Given request = State how many lines in the rows below contain the string "attached", giving only the number; the match is case-sensitive.

┏━━

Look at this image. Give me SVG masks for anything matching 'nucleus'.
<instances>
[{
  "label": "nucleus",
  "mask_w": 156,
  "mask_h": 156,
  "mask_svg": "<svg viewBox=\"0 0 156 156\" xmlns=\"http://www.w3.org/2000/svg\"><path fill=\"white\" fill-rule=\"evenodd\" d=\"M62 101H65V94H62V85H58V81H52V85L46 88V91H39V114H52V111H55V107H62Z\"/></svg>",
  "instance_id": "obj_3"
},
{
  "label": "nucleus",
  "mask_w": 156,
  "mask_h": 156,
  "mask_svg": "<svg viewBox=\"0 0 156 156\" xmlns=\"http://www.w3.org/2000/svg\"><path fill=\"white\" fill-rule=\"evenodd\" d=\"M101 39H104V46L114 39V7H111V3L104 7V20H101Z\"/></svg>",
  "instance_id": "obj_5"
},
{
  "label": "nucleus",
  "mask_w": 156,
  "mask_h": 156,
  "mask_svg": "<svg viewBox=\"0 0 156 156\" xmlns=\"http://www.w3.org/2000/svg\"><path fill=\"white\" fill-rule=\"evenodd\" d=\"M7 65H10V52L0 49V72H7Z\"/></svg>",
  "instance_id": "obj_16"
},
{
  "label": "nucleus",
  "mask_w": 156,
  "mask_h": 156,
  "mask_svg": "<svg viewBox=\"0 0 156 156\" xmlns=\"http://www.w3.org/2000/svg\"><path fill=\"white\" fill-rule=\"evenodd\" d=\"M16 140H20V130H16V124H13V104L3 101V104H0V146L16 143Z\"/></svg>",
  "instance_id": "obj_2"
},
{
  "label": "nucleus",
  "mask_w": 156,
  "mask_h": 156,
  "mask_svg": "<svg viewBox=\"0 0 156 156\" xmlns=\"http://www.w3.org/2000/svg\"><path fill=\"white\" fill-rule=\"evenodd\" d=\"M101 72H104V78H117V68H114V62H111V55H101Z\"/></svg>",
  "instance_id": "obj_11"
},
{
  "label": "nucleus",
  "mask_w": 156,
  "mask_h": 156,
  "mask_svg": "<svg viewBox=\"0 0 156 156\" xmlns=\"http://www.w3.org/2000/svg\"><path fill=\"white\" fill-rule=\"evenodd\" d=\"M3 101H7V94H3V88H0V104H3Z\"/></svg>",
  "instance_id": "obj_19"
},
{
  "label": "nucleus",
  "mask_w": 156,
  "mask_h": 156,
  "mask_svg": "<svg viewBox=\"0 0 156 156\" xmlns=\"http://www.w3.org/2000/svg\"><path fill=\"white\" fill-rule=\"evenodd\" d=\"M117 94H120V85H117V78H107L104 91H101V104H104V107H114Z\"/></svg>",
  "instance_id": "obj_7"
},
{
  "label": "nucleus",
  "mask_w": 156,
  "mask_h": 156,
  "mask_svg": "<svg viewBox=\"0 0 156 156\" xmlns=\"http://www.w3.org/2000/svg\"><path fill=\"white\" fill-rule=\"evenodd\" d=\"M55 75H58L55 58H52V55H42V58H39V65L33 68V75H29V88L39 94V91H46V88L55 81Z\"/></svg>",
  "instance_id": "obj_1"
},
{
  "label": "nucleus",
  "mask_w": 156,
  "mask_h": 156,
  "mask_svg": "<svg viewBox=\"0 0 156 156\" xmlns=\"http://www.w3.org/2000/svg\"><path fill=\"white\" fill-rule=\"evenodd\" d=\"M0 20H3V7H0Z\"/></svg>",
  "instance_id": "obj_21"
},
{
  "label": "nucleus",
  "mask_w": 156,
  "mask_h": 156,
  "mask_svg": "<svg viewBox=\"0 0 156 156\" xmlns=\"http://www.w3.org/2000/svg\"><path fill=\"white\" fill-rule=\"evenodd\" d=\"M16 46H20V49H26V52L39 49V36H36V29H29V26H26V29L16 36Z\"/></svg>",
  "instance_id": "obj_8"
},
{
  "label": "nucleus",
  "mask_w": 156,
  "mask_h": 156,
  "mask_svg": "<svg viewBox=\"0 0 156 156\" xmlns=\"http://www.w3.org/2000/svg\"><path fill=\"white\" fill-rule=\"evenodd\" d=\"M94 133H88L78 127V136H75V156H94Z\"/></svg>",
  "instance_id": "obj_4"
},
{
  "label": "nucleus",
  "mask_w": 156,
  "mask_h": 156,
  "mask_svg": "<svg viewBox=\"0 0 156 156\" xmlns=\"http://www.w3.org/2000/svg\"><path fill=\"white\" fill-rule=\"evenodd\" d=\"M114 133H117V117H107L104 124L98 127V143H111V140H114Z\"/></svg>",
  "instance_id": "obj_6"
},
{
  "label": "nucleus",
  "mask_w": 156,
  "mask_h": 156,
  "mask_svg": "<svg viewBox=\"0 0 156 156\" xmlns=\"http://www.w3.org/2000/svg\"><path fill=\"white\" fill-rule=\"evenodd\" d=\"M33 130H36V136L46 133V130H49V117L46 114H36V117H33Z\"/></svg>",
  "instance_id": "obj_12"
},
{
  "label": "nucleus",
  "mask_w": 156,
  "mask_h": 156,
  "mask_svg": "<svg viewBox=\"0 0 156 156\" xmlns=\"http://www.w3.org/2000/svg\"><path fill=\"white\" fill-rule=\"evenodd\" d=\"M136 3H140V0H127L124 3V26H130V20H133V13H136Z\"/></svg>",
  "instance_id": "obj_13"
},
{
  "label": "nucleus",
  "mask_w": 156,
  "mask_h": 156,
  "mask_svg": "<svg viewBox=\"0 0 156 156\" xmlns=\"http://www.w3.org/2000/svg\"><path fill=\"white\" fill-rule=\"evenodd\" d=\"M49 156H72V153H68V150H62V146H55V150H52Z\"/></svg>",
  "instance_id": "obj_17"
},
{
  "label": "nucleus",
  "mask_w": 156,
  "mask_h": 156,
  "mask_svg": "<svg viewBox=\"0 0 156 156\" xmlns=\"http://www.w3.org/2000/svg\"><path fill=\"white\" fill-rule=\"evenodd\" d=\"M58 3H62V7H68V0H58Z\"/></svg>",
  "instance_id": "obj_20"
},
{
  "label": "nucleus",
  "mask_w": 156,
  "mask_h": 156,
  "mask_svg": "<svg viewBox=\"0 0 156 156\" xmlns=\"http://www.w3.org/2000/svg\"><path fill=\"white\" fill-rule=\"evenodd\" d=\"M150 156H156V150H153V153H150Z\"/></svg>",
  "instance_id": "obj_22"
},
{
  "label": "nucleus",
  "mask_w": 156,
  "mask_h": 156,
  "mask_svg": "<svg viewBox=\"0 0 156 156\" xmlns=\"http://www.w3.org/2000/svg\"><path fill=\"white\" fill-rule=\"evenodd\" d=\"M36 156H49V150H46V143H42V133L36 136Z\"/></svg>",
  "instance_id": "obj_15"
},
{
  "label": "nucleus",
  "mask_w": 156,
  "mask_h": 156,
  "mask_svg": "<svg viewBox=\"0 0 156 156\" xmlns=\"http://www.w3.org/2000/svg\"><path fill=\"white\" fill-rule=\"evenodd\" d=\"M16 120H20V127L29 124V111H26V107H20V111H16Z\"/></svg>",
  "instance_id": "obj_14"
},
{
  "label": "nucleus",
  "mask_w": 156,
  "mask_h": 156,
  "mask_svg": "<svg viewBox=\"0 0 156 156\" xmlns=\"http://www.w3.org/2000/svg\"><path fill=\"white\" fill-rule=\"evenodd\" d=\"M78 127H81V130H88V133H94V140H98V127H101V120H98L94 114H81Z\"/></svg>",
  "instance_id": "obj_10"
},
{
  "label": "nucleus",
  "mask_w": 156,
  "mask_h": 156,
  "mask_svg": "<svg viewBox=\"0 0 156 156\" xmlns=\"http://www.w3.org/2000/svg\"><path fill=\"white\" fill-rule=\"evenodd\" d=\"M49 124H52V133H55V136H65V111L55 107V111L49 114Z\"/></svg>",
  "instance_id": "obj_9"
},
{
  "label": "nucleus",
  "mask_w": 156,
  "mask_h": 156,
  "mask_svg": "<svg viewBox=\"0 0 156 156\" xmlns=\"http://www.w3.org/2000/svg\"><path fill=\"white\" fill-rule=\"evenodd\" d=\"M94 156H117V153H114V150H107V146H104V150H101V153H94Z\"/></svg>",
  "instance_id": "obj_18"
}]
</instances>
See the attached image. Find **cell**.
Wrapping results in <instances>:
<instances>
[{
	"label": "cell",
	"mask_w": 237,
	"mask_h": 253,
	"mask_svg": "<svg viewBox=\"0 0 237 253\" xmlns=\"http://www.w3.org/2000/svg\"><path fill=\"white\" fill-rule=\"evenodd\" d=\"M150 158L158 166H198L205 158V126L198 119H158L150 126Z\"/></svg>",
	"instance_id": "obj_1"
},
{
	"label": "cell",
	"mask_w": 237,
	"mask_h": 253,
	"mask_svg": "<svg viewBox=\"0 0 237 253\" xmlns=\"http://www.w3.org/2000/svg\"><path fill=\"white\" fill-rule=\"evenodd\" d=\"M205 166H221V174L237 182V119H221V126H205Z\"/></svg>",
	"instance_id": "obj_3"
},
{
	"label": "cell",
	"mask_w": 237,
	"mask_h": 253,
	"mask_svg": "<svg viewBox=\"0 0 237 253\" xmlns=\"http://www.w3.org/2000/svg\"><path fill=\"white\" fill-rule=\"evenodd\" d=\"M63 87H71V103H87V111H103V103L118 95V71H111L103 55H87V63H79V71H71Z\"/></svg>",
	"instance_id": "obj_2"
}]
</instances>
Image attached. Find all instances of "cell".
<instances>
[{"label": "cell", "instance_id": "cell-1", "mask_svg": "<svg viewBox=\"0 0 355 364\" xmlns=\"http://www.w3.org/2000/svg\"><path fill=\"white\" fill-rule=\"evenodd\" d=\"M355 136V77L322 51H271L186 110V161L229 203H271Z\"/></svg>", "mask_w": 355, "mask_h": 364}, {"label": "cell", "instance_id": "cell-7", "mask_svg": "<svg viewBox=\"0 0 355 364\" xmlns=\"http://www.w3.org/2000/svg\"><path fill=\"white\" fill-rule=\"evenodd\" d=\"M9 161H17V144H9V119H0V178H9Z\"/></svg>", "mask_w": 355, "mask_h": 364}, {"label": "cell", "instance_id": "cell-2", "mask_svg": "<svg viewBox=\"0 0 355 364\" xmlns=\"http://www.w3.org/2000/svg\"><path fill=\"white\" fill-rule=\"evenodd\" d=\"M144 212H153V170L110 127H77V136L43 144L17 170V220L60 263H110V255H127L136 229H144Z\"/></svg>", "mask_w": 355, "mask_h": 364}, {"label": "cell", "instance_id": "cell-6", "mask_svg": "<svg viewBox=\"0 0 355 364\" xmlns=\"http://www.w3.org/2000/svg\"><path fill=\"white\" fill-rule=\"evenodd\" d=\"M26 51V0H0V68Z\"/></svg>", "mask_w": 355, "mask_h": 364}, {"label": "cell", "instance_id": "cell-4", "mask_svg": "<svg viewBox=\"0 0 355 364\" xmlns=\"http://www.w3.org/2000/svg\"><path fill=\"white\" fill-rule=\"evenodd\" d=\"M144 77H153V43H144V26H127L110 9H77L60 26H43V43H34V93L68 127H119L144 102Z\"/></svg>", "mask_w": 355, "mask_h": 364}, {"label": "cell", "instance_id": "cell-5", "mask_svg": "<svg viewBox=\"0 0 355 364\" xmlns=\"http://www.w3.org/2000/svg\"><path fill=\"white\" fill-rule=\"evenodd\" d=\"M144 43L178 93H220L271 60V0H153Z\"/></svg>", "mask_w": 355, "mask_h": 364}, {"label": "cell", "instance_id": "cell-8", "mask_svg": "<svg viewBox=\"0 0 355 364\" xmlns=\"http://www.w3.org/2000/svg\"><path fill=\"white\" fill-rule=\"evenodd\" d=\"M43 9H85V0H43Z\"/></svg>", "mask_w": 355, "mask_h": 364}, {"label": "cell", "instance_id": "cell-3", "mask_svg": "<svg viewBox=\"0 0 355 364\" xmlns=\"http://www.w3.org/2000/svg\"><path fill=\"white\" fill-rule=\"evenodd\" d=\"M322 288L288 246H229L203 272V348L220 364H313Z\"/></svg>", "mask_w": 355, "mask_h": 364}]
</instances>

┗━━

Reply to the task = 2